Austin State Hospital building

Credit: Austin American-Statesman

This op-ed was co-authored by Dr. Stephen Strawkowski, associate vice president for regional mental health and chair of the Department of Psychiatry at the Dell Medical School at The University of Texas at Austin, and Dr. Octavio N. Martinez Jr., executive director for the Hogg Foundation for Mental Health and senior associate vice president for diversity and community engagement at The University of Texas at Austin. It was originally published by the Austin American-Statesman

Austin State Hospital, a 263-bed psychiatric hospital built in 1861 that serves a large area from central to southeast Texas, sits on a 95-acre campus in the geographical center of our state’s capital. Like our understanding of mental health, it is receiving a long-overdue update: the 85th Texas Legislature appropriated $300 million to begin revamping our weary state hospital system, including $15.5 million to plan a redesign of the ASH campus.

Thanks to the hard work of our partners at the Texas Health and Human Services Commission and legislators who have answered the call for a better way, we are on the verge of a historic breakthrough in mental health care in Texas. ASH can now evolve into a cornerstone for an improved system of collaborative, person-focused care that promotes recovery across Central Texas.

For that to happen, we need to build on what we’ve achieved. We are now at the beginning of Phase II of the redesign effort. The state must now weigh proposals for state hospital renovation and construction, including ASH. At this key moment we must not lose sight of two core principles:

We’re not just building a building, we’re designing a continuum of care. Our understanding of what people need has changed so much since our state hospitals were first built over a century ago. The ASH Brain Health System Redesign calls for the construction of a new hospital facility, but a true “institution” of mental health is not a stand-alone building, walled off from the surrounding community. Rather, it is a meeting place for the different systems that impact a person’s well-being and a venue for their effective collaboration.

Take supported housing as an example. Over 25 percent of ASH’s current capacity is filled by individuals staying in the hospital longer than a year and many of those significantly longer. Keeping these individuals in a hospital setting is expensive, largely ineffective, and denies them a path to recovery that includes reestablishing the social and community ties that are vital to well-being.

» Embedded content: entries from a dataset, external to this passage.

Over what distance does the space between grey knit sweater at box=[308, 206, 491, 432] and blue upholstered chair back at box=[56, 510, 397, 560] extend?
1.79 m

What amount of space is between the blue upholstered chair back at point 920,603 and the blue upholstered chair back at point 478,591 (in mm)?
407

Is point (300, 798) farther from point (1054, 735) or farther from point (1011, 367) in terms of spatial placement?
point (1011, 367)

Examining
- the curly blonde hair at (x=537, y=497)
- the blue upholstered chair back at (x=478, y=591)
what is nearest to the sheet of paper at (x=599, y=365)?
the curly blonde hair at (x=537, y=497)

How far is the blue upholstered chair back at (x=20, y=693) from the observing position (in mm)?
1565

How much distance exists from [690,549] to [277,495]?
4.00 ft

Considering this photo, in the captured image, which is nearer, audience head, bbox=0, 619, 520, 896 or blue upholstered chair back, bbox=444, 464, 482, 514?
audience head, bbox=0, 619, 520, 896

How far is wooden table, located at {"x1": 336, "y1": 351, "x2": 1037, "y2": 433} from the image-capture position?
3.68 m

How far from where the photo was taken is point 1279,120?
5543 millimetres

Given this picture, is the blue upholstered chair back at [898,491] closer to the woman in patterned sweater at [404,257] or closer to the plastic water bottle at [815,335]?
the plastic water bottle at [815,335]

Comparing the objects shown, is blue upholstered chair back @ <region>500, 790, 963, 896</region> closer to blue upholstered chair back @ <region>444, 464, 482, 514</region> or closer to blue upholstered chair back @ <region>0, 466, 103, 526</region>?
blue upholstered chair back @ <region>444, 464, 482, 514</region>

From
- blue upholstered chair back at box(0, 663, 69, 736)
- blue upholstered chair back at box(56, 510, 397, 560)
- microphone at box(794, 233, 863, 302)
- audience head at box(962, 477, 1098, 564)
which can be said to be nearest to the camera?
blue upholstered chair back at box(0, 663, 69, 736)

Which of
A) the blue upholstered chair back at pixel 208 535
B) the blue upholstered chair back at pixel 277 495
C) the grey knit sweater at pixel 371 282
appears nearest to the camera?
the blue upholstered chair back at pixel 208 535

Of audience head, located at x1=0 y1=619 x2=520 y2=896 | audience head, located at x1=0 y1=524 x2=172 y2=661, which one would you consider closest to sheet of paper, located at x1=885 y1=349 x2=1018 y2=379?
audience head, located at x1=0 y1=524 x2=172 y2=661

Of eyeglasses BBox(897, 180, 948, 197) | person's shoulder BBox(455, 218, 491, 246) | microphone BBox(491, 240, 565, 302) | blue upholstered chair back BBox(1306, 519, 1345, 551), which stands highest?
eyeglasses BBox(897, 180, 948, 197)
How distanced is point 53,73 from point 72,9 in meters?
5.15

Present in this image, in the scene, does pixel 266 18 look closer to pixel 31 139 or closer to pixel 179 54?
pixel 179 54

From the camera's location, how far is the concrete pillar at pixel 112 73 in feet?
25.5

These considerations are why our proposal calls for scaling up supported housing and other community-based approaches. Supported housing includes infrastructure that helps people keep appointments, medication assistance, rental assistance and employment services. Not only is this less expensive over the long run, but it demonstrates the level of coordination needed to optimally support people on their road to recovery and prevent relapse.

Mental health is powerfully influenced by genetics and neurobiology in ways that we are just beginning to understand. At the same time, there is an unprecedented degree of interest in early intervention and prevention of mental illness. Texas should join our emerging understanding of the different factors (individual, community-level and systems-level) that impact well-being, and give the people working in this space (providers, consumers and families) the chance to put that knowledge to good use.

To be sure, designing a system of brain health costs money. But consider the costs of doing nothing. Texas spends $2 billion a year in emergency room and justice system costs to address mental illness and substance use problems, according to the Texas Judicial Council. It’s a simple equation: a continuum of care plus innovative approaches equals better return on investment for the people of Texas.

It isn’t effective for people with mental health challenges to try to fit into the systems we’ve created. It is time to design a modern system that meets their needs. To seriously do this work, we must all be ready to be transformed — as individuals, institutions, and systems. The ASH redesign is a great first step.